Genesis carefully checked that all of Cloud’s hair was out of the way before he cast with his own Cure. Mastered, by the feel of it. Cloud shut his eyes and let the familiar dancing green light wash over him.

He realized a few things once the healing took effect: first, he’d been ignoring a fierce headache and dizziness, and second, his thoughts had been more than a little hazy until now. “Alright,” he conceded to the universe, “that may have been slightly more than a mild concussion. Slightly.”

“You don’t say,” Genesis said dryly. He put a hand on Cloud’s chest to stop him when he tried to sit up. “Wait. Let me get the blood out of your hair.”
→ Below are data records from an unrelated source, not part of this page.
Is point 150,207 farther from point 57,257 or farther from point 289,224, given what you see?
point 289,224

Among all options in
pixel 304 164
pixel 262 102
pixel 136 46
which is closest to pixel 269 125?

Cloud blinked at him, baffled. “Why?”

The look Genesis gave him was...tired? Something that Cloud found difficult to read, at least. “Humor me.”

After a brief pause, Cloud shrugged and leaned back into Angeal’s supporting hand. His eyes landed on the fancy white towels that hung from a rack on the wall and realization dawned. Ah, Genesis wanted to keep his luxury towels from being ruined. That made sense. He was always extremely particular about his possessions.

Sure enough, after Genesis finished scrubbing an apple-and-spice scented shampoo through his hair—and then an apple-and-spice scented conditioner, really Genesis does it look like I care about my split ends— he pulled a fancy white towel down and wrapped it around Cloud’s head.

“One problem handled,” Genesis murmured, drying Cloud’s hair with the finesse of someone who really, really cared about the state of their own split ends. “On to another. Angeal, switch sides with me, I’ll see about his legs.”

“Give me more of Angeal’s food and I’ll consider letting you,” Cloud said, yawning.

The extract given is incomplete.